Tujuan tugas 1. Tolong hitung jumlah baris dalam catatan yang memuat kata "shoes". Tuliskan angkanya saja.

Kutipan bacaan.
------------

We Almost Broke Up Again Last Night menghadirkan perpaduan pengaruh yang unik. Lagu ini diawali dengan petikan gitar akustik dan vokal lembut, lalu bertransformasi menjadi bubblegum pop penuh semangat dengan vokal yang melambung tinggi. Dalam pergeseran tersebut, Carpenter sukses memadukan nuansa melankolis ala Lana Del Rey dengan keceriaan ikonis Britney Spears. Keunggulannya sebagai penyanyi sekaligus penulis lagu paling menonjol pada bagian bridge, ketika ia merangkum inti cerita hanya dalam empat baris tegas: “You say we’re drifting apart / I said, ‘Yeah, I f–king know’ / Big deal, we’ve been before / And we’ll be here tomorrow.

  • ”Nobody’s Son

Tidak mengherankan bila Carpenter memadukan salah satu aransemen paling energik di Man’s Best Friend dengan narasi paling melankolis tentang keputusasaan cinta. Strategi ini merupakan bagian dari pendekatan pop subversif yang ia usung: menghadirkan musik yang mampu mengajak pendengar untuk menari, namun pada saat yang sama juga membuat mereka larut dalam kesedihan. Nobody’s Son menampilkan kontras tajam antara lirik yang penuh luka tentang tangisan di tempat tidur, pupusnya harapan, hingga kekecewaan terhadap ibu sang pasangan (“Could you raise him to love me, maybe?”) dengan balutan produksi mewah berupa lapisan synth, dentuman kick drum yang bergema, dan gesekan senar yang elegan. Keharmonisan aransemen yang indah justru memperdalam ironi dan menajamkan rasa sakit yang dikisahkan lagu ini.

------------

Catatan data.
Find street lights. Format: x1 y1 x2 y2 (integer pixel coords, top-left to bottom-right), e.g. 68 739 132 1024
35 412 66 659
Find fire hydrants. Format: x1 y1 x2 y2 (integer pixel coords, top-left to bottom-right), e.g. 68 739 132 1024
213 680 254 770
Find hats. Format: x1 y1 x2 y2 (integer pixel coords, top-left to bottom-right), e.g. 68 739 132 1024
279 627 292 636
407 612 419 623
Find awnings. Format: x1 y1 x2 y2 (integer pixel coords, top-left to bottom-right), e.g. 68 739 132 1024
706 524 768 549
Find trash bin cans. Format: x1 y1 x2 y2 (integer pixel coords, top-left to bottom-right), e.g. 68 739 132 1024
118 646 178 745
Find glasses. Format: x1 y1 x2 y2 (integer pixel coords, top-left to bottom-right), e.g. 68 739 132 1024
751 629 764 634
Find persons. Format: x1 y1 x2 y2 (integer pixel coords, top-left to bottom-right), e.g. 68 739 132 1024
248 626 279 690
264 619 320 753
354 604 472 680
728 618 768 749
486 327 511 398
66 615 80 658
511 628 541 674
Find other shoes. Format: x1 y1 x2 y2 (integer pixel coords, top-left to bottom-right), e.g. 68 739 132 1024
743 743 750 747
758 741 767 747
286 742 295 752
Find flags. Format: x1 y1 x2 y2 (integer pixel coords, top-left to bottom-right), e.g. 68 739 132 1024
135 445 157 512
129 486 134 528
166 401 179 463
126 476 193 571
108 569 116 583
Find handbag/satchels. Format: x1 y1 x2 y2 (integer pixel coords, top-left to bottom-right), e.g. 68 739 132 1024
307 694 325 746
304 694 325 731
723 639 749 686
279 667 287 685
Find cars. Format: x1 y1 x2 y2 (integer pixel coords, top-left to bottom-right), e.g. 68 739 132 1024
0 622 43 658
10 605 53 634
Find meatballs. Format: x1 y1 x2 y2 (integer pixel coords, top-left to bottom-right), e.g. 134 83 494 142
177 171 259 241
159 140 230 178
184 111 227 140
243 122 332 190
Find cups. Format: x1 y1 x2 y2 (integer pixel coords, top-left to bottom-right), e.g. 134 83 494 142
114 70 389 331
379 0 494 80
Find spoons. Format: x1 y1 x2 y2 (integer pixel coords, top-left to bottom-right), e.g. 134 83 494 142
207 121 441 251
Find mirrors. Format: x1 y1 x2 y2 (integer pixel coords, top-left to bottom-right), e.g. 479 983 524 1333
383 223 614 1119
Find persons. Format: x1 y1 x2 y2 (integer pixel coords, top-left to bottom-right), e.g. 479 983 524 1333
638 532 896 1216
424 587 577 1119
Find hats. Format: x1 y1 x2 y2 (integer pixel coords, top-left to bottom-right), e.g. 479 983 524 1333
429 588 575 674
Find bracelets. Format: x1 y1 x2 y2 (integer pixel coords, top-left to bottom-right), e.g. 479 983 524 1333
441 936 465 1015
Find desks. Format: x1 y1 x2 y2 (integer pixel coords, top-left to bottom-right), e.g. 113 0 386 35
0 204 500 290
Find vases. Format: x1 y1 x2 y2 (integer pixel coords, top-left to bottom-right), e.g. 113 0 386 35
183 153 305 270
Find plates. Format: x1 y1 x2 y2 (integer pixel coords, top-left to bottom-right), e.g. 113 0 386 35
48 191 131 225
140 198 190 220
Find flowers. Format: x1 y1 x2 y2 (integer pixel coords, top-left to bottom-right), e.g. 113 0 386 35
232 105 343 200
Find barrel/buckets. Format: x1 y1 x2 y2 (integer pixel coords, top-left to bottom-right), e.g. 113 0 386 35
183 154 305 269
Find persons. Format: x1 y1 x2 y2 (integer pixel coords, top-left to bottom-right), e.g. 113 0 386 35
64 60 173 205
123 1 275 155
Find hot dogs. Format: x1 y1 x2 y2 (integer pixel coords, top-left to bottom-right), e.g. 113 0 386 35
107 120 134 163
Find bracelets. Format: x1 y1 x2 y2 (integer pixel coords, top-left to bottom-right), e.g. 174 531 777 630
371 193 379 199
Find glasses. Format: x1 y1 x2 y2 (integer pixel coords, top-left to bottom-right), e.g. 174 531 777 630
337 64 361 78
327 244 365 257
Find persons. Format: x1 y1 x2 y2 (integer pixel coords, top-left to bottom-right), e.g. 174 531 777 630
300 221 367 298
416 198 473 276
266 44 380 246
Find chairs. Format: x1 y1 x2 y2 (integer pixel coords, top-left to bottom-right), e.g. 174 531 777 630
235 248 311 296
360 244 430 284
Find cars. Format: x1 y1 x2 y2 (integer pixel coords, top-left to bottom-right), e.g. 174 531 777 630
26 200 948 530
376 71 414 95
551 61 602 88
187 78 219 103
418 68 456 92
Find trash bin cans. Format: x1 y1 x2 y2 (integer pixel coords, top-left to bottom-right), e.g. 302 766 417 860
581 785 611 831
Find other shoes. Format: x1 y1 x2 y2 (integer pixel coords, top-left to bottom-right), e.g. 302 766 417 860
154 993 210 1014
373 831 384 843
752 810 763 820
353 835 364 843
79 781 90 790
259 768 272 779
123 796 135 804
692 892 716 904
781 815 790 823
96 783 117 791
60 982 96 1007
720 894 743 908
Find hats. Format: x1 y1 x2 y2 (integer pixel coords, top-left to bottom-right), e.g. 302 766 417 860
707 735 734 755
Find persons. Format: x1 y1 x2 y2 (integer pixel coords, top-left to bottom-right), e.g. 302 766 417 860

------------

Tujuan tugas 2. Tampilkan tanpa perubahan bagian ulasan lagu di atas yang diawali kata-kata "Tidak mengherankan bila" dan diakhiri "dikisahkan lagu ini.".

Jawaban benar 1. 2

Jawaban benar 2.
Tidak mengherankan bila Carpenter memadukan salah satu aransemen paling energik di Man’s Best Friend dengan narasi paling melankolis tentang keputusasaan cinta. Strategi ini merupakan bagian dari pendekatan pop subversif yang ia usung: menghadirkan musik yang mampu mengajak pendengar untuk menari, namun pada saat yang sama juga membuat mereka larut dalam kesedihan. Nobody’s Son menampilkan kontras tajam antara lirik yang penuh luka tentang tangisan di tempat tidur, pupusnya harapan, hingga kekecewaan terhadap ibu sang pasangan (“Could you raise him to love me, maybe?”) dengan balutan produksi mewah berupa lapisan synth, dentuman kick drum yang bergema, dan gesekan senar yang elegan. Keharmonisan aransemen yang indah justru memperdalam ironi dan menajamkan rasa sakit yang dikisahkan lagu ini.